* QUESTION COURTE 1:
Répondez aux questions suivantes d'après le texte.
(a) À quelles dates la monstration a-t-elle été reconduite ?
(b) Dans quelle galerie les acteurs se déplaçaient-ils lors du second vernissage ?
(c) Quelle exposition Boumediène avait-il vue au début de l'année 1967 ?
* QUESTION COURTE 2:
Recopiez le passage du texte situé entre « Après quelques jours » et « de la réalité. », bornes incluses.

Après quelques jours d’interruption forcée, la monstration fut reconduite du 30 avril au 15 mai 1967, mais des articles virulents condamnaient l’entreprise subversive employant comme « éléments décoratifs des signes de l’alphabet tifinagh, ce vieil alphabet du Maghreb.». De plus, lors de ce second vernissage, les acteurs se déplaçaient dans la galerie de l’Union nationale des arts plastiques (UNAP) au rythme d’incantations divinatoires. Cette expansion tribale intriguait des passants étonnés ou ravis et pour les philistins du FLN, qui n’approuvaient pas qu’une structure syndicale puisse être livrée à un dispositif dégénérescent, l’art dépouillé des “Aouchemites” ne proposait pas un modèle incohérent, une approche déshumanisante de la réalité.
Comment en effet des instances dirigeantes, préoccupées à colporter une vision concrète du socialisme, et aspirant en cela à voir se forger un art élaboré susceptible de diffuser les valeurs positives et progressistes du développement, pouvaient-elles tolérer la production de médiums causant du désordre théologique ? Leur méfiance à l’égard de l’individu créateur, de son originalité, de sa force de résistance et de changement s’exprimera avec véhémence à l’encontre d’un collectif heurtant d’une part la pureté originelle et sacrificielle de l’açala (authenticité) et d’autre part mettant à mal le concept de “Beaux-Arts” à travers l’usage de matériaux transgressant l’académisme gréco-romain hérité de la culture coloniale. Cette dégradation de l’ “Excellence esthétique” n’était pas considérée conforme à l’iconographie idéale et idéaliste que Boumediène souhaitait lui-même voir fixer sur les cimaises, notamment depuis qu’il avait assisté au début de l’année 1967 à une exposition exhibant les portraits des présidents des pays non-alignés. Des réticences identiques enserrent dorénavant l’essaim de metalleuses et metalleux résistant à l’ostracisme ambiant et réduit à une peau de chagrin au sein d’un pays où les institutions habilitées promeuvent les monstrations entièrement acquises au patrimoine, et travers lui, au concept de renouveau dans l’authenticité culturelle ; fermée à la pluralité, l’Algérie cloîtrée est distanciée du monde des formes, ne s’examine pas, ne se dissèque pas, ne se scrute pas par strates successives de manière à la dérober aux déconstructions sociologiques, à ne pas révéler les diverses sphères la composant. Les sciences sociales et humaines ont la faculté de démanteler l’unicité de la pensée, de démêler les nœuds gordiens que les gardiens du Temple s’ingénient à redoubler, de mettre en lumières les non-dits de la majorité silencieuse, de démontrer que celle-ci se dépeint en souches ou couches kaléidoscopiques.

* DONNÉES SOURCES:

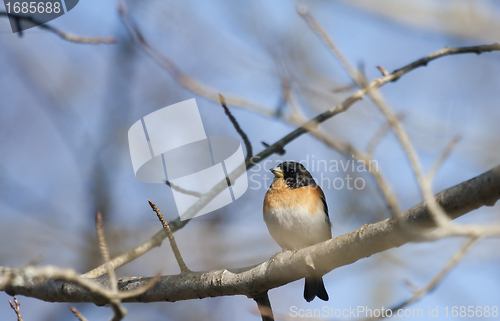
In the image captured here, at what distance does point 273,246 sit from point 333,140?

* RÉPONSE COMPLÈTE 1:
(a) Du 30 avril au 15 mai 1967.
(b) Dans la galerie de l'Union nationale des arts plastiques (UNAP).
(c) Une exposition présentant les portraits des présidents des pays non-alignés.

* RÉPONSE COMPLÈTE 2:
Après quelques jours d’interruption forcée, la monstration fut reconduite du 30 avril au 15 mai 1967, mais des articles virulents condamnaient l’entreprise subversive employant comme « éléments décoratifs des signes de l’alphabet tifinagh, ce vieil alphabet du Maghreb.». De plus, lors de ce second vernissage, les acteurs se déplaçaient dans la galerie de l’Union nationale des arts plastiques (UNAP) au rythme d’incantations divinatoires. Cette expansion tribale intriguait des passants étonnés ou ravis et pour les philistins du FLN, qui n’approuvaient pas qu’une structure syndicale puisse être livrée à un dispositif dégénérescent, l’art dépouillé des “Aouchemites” ne proposait pas un modèle incohérent, une approche déshumanisante de la réalité.